• [Excerpt to read]

The Jersey Express is a team in the American Basketball Association based in Paterson, New Jersey. The team was formed in 2005 as the Newark Express. Marsha Blount is the owner of the team.

Inaugural season (2005–06)
The Express ended the regular season on March 5, 2006, after losing an away game to the Buffalo Rapids. Their record for the regular season was 14-16 and they finished third in the Roger Brown Division behind the Harlem Strong Dogs and the Strong Island Sound. They had a bye week for the first round of the playoffs. They played on March 17, 2006, in Atlanta against their second round opponent, the Atlanta Vision.

The Express started the season with star players Aswan Morris, Rasheed Sparks, Jamie Sowers and Derek Washington and Marcus Toney-El from the Jersey SkyCats. The head coach of the team in their first season was Darryl Dawkins. Former Newark Mayor, Sharpe James, and the city council gave money to the team and became an official sponsor during their inaugural season.

• [Stored data]

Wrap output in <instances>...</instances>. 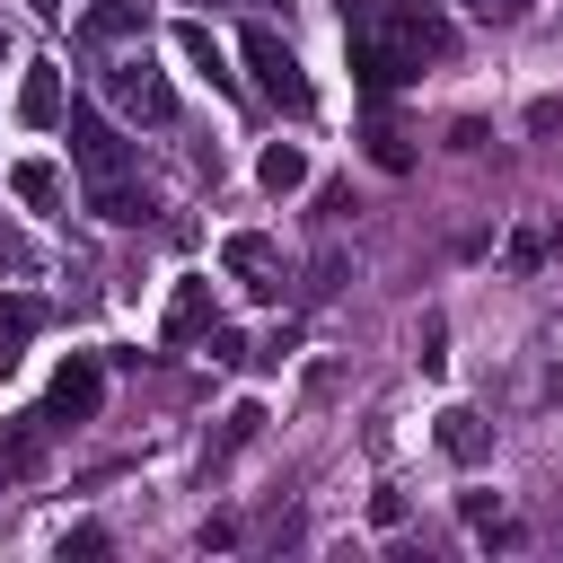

• [What is asked]
A – From the text about the Jersey Express, list every basketball team it names other than the Express itself.
B – Go on with the text about the Jersey Express, starting after its final sentence.
The lines play no part in this work.

• [Responses]
A – Buffalo Rapids, Harlem Strong Dogs, Strong Island Sound, Atlanta Vision, Jersey SkyCats

B –
The Newark Express had a small number (100-250 fans on average) at their games, but there was more loyalty and noise among the fans toward the end of the season. The team had mentioned the possibility of moving to a larger arena in the future. Although the Prudential Center was completed in 2007, the low attendance prevented the team from using the arena.

The Newark Express season ended with a loss against the top ranked Rochester Razorsharks 126-98 on March 19, 2006 in the second round of the playoffs. The Razorsharks went on to win the 2005-2006 ABA Championship.

Second season (2006–07)
The Express hired Ron Moore, a Brooklyn native and former New York Knick to serve as head coach beginning in November 2006. At the end of November 2006, Ron Moore resigned from the Express and was replaced by co-owner Marsha Blount, who will serve as interim head coach.

Jersey Express (2017–18)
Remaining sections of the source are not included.